I recently went to a fabulous wedding. It was held at a vineyard in California wine country and everyone was dressed to the nines. I was able to interact with many acquaintances I rarely see.
“You’ve published a book!” A friend’s mother cried, hugging me with enthusiasm.
“Self-published,” I felt obligated to mention.
“Yes, but you always wanted to be a writer, and now your dream has come true! You have arrived!”
As she ran off to be photographed next to the bride, I let her gracious words marinate in my head for a while. Have I arrived? Not by my system of measurement. In many instances, a writing career is something that can take a lifetime to establish. So, how do authors know when they have ‘arrived?’
On the outset of any undertaking, it is important to determine what success looks like. Writers can only benefit from defining their own expectations of success. Does success mean self-publishing a book on Amazon for friends and family to enjoy? Does it mean filling a need or service in the community? Does it mean a lucrative career and multiple bestsellers that are optioned for film?
If you aspire to have your work read by as many people as possible, that’s fine. There’s nothing wrong with wanting to be a popular writer. However, if you only recognize success as a big time book deal and an over-sized cardboard novelty check, you may never reach your ultimate goal. The writing journey is a long one, with many milestones on the path to success. Reaching a milestone goal might be cause for celebration. How about celebrating the first time a stranger approaches you and asks about your writing? Why not celebrate your first book review that goes online? Maybe one of your milestone goals is selling three hundred books and you celebrate by going out for sushi. There are people who have sold three million books and it doesn’t feel like enough to them. That’s the difference between people who walk the earth happy and those who are vaguely dissatisfied and unfulfilled. They never established the finish line, so all they can see is what they have yet to accomplish, not what they have already accomplished.
If your goal is to be the best writer in America, that’s not possible to quantify, and trying to measure your success will only frustrate you. Whatever your endgame, the point is to determine the location of the finish line and create goals and expectations for building your writing career. It’s important to be honest with yourself about where you want to end up. If you can clearly define and articulate where you want to go, you have a much better chance of getting the help you need to reach your destination.

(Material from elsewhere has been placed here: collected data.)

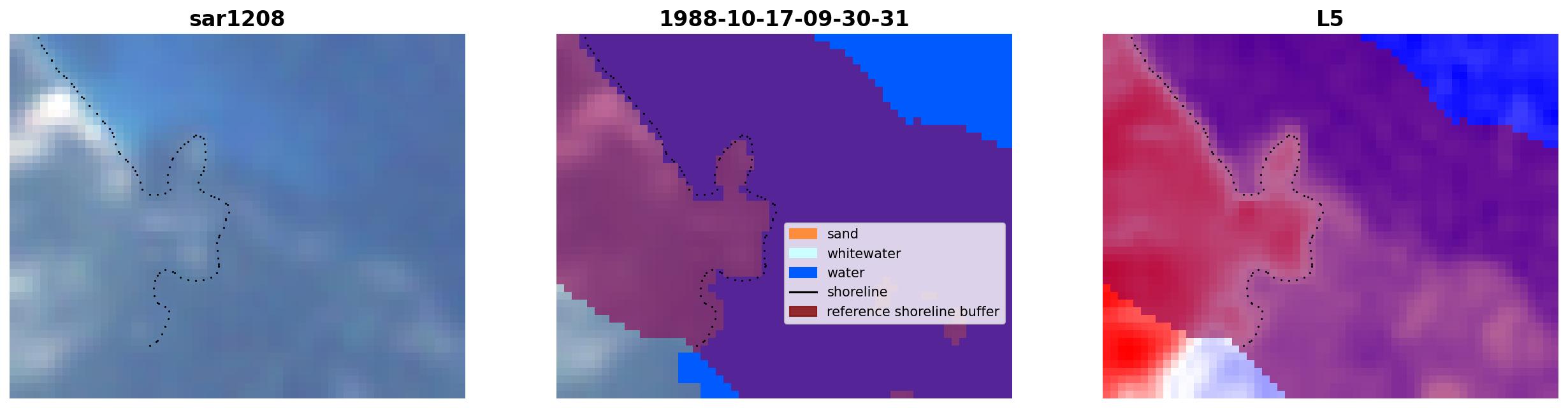 sar1208

1988-10-17-09-30-31

sand
whitewater
water
shoreline
reference shoreline buffer

L5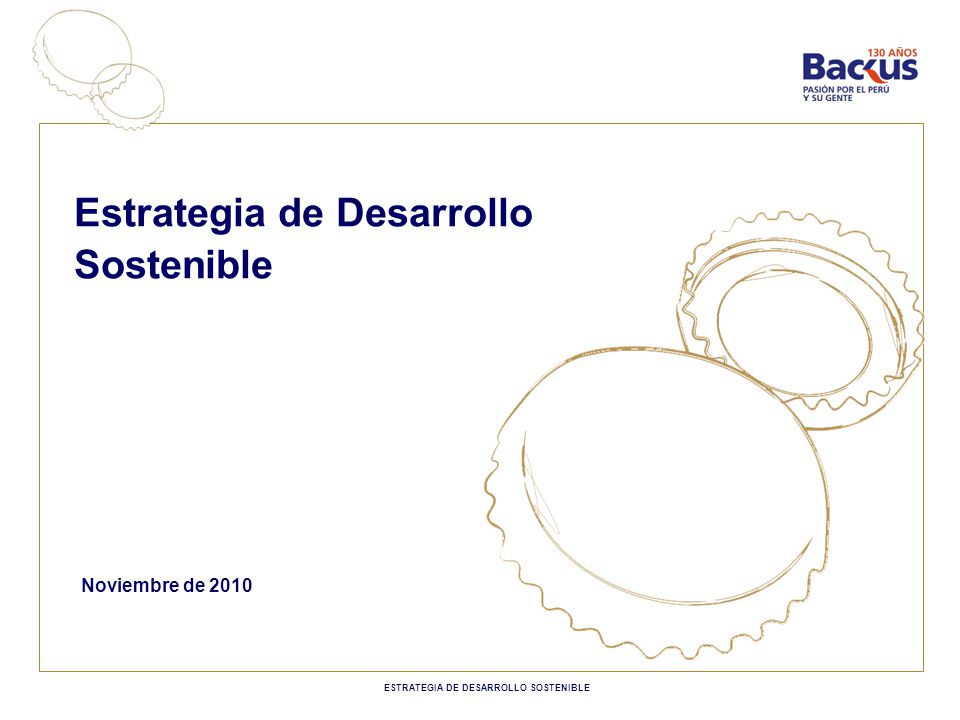 130 AÑOS
Backus
PASIÓN POR EL PERÚ
Y SU GENTE

Estrategia de Desarrollo Sostenible

Noviembre de 2010

ESTRATEGIA DE DESARROLLO SOSTENIBLE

Emily Bronte only wrote one book in her life, but it was Wuthering Heights. She did not live to see the widespread acclaim for her book, but we can all agree that she was an exceptionally successful writer. Many writers wait for their audience to decide if they have arrived. They are waiting for a stamp of approval from the world, a bestseller list placement, their parents, friends, or maybe their high school creative writing teacher. At the end of the day, though, only the writers themselves can determine if their goals have been met and they have finally arrived.
Do you think that success as a writer is about the destination or the journey?
6 Replies to ““Have I Arrived?” Defining Your Expectations as a Writer”
Much of society tells us that we are not ‘actual’ writers until the big publishing houses are beating a path to our inkwells. Yet, much of what is published isn’t nearly as well-written as the books left on the table. You have made such a good point. Decide for yourself and go after your own dream!
There are so many talented writers out there that just need some encouragement. Besides, we don’t need everyone to like our work, just a segment of the population. Thanks, Renee, for your comment.
I’m concerned that my relatives will treat me as a failure if I don’t get published via traditional route. This obviously is unhelpful and ramps up the pressure for me. Any advice?
It’s understandable to feel that way, but perceptions are changing with surprising speed. Has anyone actually indicated potential disappointment? Because just the opposite might be true – they might be extremely impressed with your initiative and drive. Publishing a book is a lot of work, no matter how you slice it. Writers spend a great deal of time worrying about what others are going to think. You won’t win them all and don’t need to win them all.
Here’s a quote that sums it up better than I can:
“Don’t think about making art, just get it done. Let everyone else decide if it’s good or bad, whether they love it or hate it. While they are deciding, make even more art.”― Andy Warhol
Kimberly, you raise an important point. Writing careers can hang up on the hope of a permission that never comes.